3. To define processing options for the report, select Processing Options from the Row menu, and then complete the processing options as appropriate:

   • Role (optional)

     To refine the report to generate only records based on a particular role of the user, enter a role.

   • Report on Application Security

     Leave blank if you want the report to include application security records. Enter 1 to exclude application security records.

   • Report on Row Security

     Leave blank if you want the report to include row security records. Enter 1 to exclude row security records.

   • Report on Column Security

     Leave blank if you want the report to list column security records. Enter 1 to exclude column security records.

   • Report on Published BSSV Security

     Leave blank if you want the report to list published business service security records. Enter 1 to exclude published business service security records.

4. On the Work With Batch Versions - Available Versions form, click Select.

5. On the Versions Detail form, select the Data Selection check box and click the Submit button.

6. On the Data Selection form, use the User ID left operand to define the user ID that you want the report to list security records for.

7. Click OK.

8. On the Printer Selection form, define the location for the output of the report and then click OK to submit it.

25.3.4 Run the Security Audit Report by Role Version (R009502, XJDE0002)

Access the Work With Batch Versions - Available Versions form. To do so, enter P98305W in the Fast Path.

1. In the Batch Application field, enter R009502 and click the Find button.

2. Select the Security Audit Report by Role version.

3. To define processing options for the report, select Processing Options from the Row menu, and then complete the processing options as appropriate:

   • Role (optional)

     Do not use this option for this report. Instead, enter the role in the Data Selection form.

   • Report on Application Security

     Leave blank if you want the report to include application security records. Enter 1 to exclude application security records.

   • Report on Row Security

     Leave blank if you want the report to include row security records.
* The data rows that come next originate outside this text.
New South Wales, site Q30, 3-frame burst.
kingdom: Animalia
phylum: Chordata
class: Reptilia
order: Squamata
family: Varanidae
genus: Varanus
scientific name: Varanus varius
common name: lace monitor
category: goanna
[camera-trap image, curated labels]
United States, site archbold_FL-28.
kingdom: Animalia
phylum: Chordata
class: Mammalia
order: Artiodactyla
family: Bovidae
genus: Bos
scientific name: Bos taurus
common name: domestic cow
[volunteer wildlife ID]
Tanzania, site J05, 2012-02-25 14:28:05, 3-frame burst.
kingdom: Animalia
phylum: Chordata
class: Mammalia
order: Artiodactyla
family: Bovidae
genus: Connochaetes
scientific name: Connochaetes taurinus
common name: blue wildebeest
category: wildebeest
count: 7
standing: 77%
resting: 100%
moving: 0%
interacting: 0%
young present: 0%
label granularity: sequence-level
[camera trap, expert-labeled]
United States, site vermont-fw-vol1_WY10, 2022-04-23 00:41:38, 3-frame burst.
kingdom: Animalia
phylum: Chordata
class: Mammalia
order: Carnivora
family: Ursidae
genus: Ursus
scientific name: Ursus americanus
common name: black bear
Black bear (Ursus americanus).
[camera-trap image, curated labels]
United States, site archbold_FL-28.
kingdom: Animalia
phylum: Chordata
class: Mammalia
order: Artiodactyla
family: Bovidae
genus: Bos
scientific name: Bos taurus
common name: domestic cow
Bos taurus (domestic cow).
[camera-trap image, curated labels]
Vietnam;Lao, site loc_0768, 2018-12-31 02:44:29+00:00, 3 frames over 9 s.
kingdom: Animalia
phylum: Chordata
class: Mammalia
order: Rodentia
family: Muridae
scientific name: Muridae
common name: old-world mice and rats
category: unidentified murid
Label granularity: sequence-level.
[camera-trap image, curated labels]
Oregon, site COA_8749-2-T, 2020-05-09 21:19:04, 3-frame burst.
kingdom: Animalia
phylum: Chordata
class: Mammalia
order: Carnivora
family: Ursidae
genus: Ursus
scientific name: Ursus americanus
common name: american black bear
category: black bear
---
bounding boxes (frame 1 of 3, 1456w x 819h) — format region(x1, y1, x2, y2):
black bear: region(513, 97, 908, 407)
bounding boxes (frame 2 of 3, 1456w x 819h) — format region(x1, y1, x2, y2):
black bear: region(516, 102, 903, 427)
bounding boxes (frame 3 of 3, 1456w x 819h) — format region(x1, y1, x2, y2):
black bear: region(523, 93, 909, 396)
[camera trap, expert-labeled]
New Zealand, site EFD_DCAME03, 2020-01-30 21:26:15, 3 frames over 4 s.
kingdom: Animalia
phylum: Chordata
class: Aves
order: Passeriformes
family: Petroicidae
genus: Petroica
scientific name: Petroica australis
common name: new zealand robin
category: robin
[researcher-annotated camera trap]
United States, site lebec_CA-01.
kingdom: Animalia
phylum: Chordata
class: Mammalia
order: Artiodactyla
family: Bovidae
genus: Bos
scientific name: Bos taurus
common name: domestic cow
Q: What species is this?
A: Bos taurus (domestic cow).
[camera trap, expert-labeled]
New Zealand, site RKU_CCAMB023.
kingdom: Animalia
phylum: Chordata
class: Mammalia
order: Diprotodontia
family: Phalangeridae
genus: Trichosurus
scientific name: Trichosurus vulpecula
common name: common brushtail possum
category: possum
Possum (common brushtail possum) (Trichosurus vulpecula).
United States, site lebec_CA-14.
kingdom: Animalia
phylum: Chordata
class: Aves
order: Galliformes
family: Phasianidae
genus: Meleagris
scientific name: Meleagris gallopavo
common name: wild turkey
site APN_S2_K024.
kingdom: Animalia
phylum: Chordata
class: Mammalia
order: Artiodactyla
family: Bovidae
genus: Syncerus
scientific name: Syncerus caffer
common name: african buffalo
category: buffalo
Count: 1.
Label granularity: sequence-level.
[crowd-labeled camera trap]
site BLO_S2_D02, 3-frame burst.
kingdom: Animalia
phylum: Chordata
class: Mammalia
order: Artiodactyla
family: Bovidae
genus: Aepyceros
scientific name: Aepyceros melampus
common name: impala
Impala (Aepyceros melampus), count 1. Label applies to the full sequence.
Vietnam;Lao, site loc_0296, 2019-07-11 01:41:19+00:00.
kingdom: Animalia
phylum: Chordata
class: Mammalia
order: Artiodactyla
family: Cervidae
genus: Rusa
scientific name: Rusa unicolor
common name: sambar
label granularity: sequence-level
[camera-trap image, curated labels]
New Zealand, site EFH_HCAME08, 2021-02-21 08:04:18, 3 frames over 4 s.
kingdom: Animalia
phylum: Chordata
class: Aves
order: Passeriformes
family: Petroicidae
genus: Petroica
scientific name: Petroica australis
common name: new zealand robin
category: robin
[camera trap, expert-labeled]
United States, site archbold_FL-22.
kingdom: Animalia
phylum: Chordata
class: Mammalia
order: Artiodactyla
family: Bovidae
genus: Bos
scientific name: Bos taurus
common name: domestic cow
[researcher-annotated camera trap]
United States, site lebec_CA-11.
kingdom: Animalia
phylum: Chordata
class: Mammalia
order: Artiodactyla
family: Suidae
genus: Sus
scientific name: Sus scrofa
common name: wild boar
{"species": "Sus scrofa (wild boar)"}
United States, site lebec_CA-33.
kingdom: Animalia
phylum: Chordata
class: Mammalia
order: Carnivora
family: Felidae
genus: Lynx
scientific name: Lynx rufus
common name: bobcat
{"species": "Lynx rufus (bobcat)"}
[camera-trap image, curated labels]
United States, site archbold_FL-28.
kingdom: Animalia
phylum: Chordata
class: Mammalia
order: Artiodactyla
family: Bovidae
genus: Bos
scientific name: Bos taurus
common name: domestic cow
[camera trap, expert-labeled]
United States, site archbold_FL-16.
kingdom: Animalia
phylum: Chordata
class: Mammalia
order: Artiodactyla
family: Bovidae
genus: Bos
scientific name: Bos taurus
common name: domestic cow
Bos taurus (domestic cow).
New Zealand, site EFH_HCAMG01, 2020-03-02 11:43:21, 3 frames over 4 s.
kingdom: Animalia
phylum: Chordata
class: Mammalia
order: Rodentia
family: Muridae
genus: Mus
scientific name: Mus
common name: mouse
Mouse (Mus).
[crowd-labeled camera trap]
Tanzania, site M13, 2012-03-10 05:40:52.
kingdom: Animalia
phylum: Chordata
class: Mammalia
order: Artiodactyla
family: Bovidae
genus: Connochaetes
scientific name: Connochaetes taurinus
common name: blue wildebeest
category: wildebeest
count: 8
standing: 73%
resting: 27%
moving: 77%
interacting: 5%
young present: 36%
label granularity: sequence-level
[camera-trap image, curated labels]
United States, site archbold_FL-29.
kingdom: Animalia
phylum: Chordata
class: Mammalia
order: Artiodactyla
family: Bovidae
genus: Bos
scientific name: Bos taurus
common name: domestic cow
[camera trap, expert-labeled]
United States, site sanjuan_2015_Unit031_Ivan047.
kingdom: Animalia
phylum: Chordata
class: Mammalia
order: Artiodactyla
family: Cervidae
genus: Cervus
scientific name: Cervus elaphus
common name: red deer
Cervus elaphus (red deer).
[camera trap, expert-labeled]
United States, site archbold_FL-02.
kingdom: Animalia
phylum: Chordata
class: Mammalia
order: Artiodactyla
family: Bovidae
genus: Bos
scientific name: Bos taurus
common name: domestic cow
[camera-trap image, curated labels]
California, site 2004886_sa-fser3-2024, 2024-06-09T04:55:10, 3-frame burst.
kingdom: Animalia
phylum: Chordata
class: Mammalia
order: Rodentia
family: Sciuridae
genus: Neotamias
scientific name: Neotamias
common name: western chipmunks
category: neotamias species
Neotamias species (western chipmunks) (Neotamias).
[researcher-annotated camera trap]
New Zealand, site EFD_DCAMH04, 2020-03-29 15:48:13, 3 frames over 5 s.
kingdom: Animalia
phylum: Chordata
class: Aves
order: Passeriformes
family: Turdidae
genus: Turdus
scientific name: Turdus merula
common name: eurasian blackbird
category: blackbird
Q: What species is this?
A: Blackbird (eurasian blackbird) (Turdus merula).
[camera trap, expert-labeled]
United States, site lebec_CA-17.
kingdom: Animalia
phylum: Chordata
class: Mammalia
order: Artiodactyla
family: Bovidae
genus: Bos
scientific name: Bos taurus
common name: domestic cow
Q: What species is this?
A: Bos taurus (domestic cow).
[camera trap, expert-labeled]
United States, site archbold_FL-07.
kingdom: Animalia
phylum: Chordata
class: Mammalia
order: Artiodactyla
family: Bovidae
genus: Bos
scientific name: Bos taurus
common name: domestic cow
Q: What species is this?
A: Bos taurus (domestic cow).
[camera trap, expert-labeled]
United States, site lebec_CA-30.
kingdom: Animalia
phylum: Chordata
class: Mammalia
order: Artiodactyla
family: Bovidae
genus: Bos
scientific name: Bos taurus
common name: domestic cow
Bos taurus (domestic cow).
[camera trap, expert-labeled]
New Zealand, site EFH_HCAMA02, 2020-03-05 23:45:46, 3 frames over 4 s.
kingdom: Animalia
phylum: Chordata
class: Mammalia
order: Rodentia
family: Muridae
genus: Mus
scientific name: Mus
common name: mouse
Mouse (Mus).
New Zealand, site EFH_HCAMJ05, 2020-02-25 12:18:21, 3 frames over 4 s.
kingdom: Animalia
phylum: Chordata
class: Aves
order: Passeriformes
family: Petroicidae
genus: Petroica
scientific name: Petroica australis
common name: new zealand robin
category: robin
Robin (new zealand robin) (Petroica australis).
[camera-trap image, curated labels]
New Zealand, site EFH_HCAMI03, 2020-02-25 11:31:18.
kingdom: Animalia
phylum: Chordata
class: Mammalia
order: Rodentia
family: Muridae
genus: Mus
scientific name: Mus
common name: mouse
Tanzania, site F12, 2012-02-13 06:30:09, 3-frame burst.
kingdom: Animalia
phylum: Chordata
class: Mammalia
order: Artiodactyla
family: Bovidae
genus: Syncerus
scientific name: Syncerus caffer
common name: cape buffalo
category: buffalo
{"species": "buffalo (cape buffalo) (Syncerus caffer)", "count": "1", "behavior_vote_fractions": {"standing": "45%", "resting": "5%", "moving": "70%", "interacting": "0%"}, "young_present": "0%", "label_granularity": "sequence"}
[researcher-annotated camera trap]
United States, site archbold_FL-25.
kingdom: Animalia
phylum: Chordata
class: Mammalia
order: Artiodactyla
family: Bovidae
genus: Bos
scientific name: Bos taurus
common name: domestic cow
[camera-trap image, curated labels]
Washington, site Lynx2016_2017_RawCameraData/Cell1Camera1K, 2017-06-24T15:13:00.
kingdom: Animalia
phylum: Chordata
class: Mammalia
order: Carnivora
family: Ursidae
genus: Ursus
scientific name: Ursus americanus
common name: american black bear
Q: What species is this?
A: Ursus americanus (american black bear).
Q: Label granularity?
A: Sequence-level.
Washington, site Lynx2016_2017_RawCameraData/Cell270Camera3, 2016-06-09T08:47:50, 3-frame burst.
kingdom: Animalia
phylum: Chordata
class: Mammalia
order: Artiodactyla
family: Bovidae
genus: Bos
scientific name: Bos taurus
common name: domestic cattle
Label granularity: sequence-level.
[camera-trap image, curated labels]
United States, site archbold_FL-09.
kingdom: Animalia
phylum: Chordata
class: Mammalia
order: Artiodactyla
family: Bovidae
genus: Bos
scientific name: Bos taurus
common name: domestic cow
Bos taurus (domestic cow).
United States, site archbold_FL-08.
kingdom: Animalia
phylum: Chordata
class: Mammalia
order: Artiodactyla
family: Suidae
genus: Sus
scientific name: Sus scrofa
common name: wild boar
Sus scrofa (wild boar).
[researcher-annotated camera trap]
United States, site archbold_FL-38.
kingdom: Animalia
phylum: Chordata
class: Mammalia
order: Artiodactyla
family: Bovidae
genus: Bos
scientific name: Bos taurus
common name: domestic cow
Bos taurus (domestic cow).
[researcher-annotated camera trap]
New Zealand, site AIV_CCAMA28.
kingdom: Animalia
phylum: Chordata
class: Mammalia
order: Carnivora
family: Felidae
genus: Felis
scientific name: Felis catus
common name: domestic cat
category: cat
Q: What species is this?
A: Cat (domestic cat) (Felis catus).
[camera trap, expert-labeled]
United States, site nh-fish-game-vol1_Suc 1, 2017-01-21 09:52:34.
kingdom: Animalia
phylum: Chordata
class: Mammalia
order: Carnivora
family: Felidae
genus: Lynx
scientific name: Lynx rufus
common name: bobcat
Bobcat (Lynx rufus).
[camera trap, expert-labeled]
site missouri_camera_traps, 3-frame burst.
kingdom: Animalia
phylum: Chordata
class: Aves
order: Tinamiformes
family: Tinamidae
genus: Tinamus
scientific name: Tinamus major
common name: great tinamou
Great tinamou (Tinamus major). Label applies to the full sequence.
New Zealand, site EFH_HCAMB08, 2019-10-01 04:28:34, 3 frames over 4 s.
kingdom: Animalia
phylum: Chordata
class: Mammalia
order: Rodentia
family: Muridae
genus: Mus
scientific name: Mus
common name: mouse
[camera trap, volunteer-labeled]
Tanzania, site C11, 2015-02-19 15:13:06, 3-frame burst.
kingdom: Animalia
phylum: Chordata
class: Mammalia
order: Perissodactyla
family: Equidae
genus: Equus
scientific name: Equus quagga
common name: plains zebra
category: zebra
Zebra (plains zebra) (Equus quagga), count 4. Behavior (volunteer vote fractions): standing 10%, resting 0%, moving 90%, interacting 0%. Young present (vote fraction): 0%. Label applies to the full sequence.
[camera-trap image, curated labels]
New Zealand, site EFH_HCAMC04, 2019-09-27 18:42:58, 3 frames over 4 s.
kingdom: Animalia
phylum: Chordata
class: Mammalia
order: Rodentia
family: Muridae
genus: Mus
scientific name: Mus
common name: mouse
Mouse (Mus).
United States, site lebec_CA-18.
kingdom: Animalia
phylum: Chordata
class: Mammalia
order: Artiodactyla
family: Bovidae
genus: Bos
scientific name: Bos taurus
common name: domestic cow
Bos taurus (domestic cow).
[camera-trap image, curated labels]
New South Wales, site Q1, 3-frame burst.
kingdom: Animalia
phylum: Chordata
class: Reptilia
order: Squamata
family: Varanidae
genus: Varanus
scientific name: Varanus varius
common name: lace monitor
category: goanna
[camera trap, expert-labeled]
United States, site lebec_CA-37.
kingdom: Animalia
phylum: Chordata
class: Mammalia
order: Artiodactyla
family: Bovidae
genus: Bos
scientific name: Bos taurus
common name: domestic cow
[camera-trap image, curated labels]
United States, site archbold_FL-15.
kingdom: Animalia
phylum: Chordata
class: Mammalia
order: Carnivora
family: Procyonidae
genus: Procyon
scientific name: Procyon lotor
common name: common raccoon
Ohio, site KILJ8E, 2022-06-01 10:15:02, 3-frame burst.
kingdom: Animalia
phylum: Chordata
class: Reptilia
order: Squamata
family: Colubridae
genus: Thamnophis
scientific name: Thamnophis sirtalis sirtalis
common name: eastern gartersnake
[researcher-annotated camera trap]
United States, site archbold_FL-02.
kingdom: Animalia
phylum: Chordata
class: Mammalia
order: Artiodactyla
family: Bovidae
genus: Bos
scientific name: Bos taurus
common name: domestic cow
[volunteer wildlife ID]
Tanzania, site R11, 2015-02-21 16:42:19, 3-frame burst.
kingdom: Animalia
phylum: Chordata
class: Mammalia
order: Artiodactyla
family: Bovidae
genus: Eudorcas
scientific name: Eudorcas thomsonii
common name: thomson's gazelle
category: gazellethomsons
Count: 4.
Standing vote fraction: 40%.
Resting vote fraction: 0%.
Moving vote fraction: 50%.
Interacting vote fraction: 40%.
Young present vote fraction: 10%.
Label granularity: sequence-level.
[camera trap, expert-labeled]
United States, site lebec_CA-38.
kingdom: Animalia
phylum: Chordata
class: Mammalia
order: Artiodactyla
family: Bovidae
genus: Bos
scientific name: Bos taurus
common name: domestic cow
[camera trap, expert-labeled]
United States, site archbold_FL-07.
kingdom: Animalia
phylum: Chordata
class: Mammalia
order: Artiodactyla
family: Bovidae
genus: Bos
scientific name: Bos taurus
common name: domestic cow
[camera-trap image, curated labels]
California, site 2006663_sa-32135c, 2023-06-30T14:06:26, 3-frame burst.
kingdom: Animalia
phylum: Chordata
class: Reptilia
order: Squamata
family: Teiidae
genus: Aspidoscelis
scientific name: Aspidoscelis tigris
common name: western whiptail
Enter 1 to exclude row security records.

   • Report on Column Security

     Leave blank if you want the report to list application security records. Enter 1 to exclude application security records.

   • Report on Published BSSV Security

     Leave blank if you want the report to list published business service security records. Enter 1 to exclude published business service security records.

4. On the Work With Batch Versions - Available Versions form, click Select.

5. On the Versions Detail form, select the Data Selection check box and click the Submit button.

6. On the Data Selection form, use the User ID left operand to define the role that you want the report to list security records for.

7. Click OK on the Data Selection form.

8. On the Printer Selection form, define the location for the output of the report and then click OK to submit it.

25.3.5 Running a Report that Lists Published Business Service Security Records

You can use the Security Workbench Records reports to generate a list of published business service security records by object, user, or role. However, before you run the report, you must use the Data Selection form to specify the published business service object type.

Access the Work With Batch Versions - Available Versions form. To do so, enter P98305W in the Fast Path.

1. In the Batch Application field, enter either R009501or R009502 and click the Find button.

2. Select the version of the report that you want to run.

3. On the Work With Batch Versions - Available Versions form, click Select.

4. On the Versions Detail form, select the Data Selection check box and click the Submit button.

5. On the Data Selection form, enter these conditions and then click OK:

   Where BC Object Type (F9860) (FUNO) is equal to "BSFN"
   And BC Source Language (F9860) (SRCLNG) [BC] is equal to "SBF"
   

6. On the Printer Selection form, define the location for the output of the report and then click OK to submit it.